Produce word for word the lines of the data below running from the one that has "В ОСНОВЕ КАЖДОЙ" to the one that has "NARRACIÓN DE LOS", inclusive, and no others.

::: DATA EXTRACTS :::

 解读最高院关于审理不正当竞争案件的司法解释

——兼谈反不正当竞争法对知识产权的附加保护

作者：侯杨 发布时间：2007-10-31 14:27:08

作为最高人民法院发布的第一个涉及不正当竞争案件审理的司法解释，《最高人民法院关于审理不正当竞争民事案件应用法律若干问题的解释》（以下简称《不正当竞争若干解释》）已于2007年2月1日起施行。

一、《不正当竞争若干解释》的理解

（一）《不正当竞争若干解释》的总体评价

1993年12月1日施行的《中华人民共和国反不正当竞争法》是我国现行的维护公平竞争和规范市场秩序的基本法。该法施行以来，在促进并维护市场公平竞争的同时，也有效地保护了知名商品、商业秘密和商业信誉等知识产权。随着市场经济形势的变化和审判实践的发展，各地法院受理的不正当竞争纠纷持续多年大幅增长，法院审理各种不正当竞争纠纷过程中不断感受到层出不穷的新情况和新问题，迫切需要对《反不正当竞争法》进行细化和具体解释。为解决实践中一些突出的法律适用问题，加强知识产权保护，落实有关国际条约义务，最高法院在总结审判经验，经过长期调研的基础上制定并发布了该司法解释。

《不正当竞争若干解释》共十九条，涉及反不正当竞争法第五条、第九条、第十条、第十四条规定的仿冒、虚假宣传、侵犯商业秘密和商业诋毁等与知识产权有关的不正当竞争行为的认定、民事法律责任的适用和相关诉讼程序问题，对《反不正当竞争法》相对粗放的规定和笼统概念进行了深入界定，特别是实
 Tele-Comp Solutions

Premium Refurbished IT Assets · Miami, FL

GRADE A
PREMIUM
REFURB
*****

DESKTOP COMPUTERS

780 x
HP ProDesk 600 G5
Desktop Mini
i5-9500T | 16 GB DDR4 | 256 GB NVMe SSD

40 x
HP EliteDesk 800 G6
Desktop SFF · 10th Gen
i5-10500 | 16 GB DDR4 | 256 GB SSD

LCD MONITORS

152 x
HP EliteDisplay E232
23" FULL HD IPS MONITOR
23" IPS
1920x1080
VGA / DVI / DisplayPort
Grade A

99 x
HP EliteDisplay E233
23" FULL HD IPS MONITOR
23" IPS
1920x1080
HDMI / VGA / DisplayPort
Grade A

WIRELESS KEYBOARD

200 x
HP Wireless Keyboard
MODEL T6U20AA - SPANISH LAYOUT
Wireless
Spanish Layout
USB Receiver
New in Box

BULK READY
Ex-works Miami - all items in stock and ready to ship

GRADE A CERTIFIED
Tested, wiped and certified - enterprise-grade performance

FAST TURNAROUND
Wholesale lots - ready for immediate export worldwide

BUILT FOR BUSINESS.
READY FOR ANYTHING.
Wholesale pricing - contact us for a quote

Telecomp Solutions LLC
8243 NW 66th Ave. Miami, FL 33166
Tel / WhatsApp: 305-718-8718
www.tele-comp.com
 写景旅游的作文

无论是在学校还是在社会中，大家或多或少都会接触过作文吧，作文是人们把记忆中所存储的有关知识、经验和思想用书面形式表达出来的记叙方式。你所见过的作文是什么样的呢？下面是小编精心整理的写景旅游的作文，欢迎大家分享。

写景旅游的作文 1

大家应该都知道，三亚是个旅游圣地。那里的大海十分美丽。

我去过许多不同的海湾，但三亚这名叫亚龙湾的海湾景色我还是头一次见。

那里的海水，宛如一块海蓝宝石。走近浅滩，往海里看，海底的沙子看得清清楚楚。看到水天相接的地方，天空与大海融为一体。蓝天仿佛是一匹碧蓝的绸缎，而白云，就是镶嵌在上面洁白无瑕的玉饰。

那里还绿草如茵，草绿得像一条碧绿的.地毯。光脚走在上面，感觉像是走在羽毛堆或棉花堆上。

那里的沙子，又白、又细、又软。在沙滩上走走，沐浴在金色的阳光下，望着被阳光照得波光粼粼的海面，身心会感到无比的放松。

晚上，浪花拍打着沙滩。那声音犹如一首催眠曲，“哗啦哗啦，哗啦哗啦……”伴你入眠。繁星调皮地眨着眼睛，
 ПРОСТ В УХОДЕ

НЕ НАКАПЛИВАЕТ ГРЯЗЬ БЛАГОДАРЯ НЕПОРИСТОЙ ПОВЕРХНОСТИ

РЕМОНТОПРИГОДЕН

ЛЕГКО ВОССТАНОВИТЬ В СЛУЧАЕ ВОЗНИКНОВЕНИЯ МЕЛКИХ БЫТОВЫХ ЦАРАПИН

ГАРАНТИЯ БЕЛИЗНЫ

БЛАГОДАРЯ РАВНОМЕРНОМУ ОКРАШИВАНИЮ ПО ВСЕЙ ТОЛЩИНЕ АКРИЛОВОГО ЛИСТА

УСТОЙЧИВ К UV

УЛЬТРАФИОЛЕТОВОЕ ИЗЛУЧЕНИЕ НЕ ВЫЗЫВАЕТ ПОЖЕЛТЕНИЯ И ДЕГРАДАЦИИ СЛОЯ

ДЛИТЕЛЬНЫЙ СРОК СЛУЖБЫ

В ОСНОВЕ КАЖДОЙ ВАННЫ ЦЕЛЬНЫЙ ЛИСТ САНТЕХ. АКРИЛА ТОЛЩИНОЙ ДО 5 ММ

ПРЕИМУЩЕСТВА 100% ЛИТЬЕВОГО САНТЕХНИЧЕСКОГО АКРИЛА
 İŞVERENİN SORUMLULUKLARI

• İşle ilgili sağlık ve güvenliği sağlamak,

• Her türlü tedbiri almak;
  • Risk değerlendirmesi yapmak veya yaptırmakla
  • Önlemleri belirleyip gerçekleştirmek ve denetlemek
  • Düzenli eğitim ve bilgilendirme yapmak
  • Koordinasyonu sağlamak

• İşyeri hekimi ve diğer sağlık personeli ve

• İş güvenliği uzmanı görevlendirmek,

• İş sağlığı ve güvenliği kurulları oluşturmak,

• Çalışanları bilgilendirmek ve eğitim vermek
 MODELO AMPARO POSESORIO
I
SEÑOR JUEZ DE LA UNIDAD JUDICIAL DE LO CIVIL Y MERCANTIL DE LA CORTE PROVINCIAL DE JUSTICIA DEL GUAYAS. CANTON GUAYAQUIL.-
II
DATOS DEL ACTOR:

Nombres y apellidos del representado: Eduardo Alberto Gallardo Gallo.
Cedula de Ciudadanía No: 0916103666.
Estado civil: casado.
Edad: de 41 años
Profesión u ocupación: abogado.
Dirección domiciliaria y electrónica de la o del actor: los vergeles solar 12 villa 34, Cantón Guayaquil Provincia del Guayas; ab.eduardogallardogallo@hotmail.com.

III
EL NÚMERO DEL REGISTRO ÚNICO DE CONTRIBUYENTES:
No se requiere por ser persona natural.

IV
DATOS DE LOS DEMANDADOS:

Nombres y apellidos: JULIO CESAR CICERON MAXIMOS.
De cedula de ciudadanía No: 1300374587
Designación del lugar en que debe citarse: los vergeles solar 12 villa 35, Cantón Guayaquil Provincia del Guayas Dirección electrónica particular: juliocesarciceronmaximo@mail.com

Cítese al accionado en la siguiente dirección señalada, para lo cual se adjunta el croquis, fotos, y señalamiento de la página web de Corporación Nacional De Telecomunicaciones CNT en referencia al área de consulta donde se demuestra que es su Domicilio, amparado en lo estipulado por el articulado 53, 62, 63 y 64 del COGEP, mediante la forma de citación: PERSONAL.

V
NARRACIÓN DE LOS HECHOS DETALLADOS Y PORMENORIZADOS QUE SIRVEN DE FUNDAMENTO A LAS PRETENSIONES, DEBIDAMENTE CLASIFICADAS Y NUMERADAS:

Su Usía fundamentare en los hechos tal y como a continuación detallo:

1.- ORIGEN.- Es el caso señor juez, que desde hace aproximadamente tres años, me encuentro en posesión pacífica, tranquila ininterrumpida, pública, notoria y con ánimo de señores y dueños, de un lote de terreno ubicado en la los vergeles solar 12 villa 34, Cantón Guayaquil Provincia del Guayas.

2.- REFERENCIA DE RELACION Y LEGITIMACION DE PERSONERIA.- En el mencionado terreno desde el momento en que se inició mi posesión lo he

:::

• SOLUTION FOR THIS EXERCISE
В ОСНОВЕ КАЖДОЙ ВАННЫ ЦЕЛЬНЫЙ ЛИСТ САНТЕХ. АКРИЛА ТОЛЩИНОЙ ДО 5 ММ

ПРЕИМУЩЕСТВА 100% ЛИТЬЕВОГО САНТЕХНИЧЕСКОГО АКРИЛА
 İŞVERENİN SORUMLULUKLARI

• İşle ilgili sağlık ve güvenliği sağlamak,

• Her türlü tedbiri almak;
  • Risk değerlendirmesi yapmak veya yaptırmakla
  • Önlemleri belirleyip gerçekleştirmek ve denetlemek
  • Düzenli eğitim ve bilgilendirme yapmak
  • Koordinasyonu sağlamak

• İşyeri hekimi ve diğer sağlık personeli ve

• İş güvenliği uzmanı görevlendirmek,

• İş sağlığı ve güvenliği kurulları oluşturmak,

• Çalışanları bilgilendirmek ve eğitim vermek
 MODELO AMPARO POSESORIO
I
SEÑOR JUEZ DE LA UNIDAD JUDICIAL DE LO CIVIL Y MERCANTIL DE LA CORTE PROVINCIAL DE JUSTICIA DEL GUAYAS. CANTON GUAYAQUIL.-
II
DATOS DEL ACTOR:

Nombres y apellidos del representado: Eduardo Alberto Gallardo Gallo.
Cedula de Ciudadanía No: 0916103666.
Estado civil: casado.
Edad: de 41 años
Profesión u ocupación: abogado.
Dirección domiciliaria y electrónica de la o del actor: los vergeles solar 12 villa 34, Cantón Guayaquil Provincia del Guayas; ab.eduardogallardogallo@hotmail.com.

III
EL NÚMERO DEL REGISTRO ÚNICO DE CONTRIBUYENTES:
No se requiere por ser persona natural.

IV
DATOS DE LOS DEMANDADOS:

Nombres y apellidos: JULIO CESAR CICERON MAXIMOS.
De cedula de ciudadanía No: 1300374587
Designación del lugar en que debe citarse: los vergeles solar 12 villa 35, Cantón Guayaquil Provincia del Guayas Dirección electrónica particular: juliocesarciceronmaximo@mail.com

Cítese al accionado en la siguiente dirección señalada, para lo cual se adjunta el croquis, fotos, y señalamiento de la página web de Corporación Nacional De Telecomunicaciones CNT en referencia al área de consulta donde se demuestra que es su Domicilio, amparado en lo estipulado por el articulado 53, 62, 63 y 64 del COGEP, mediante la forma de citación: PERSONAL.

V
NARRACIÓN DE LOS HECHOS DETALLADOS Y PORMENORIZADOS QUE SIRVEN DE FUNDAMENTO A LAS PRETENSIONES, DEBIDAMENTE CLASIFICADAS Y NUMERADAS:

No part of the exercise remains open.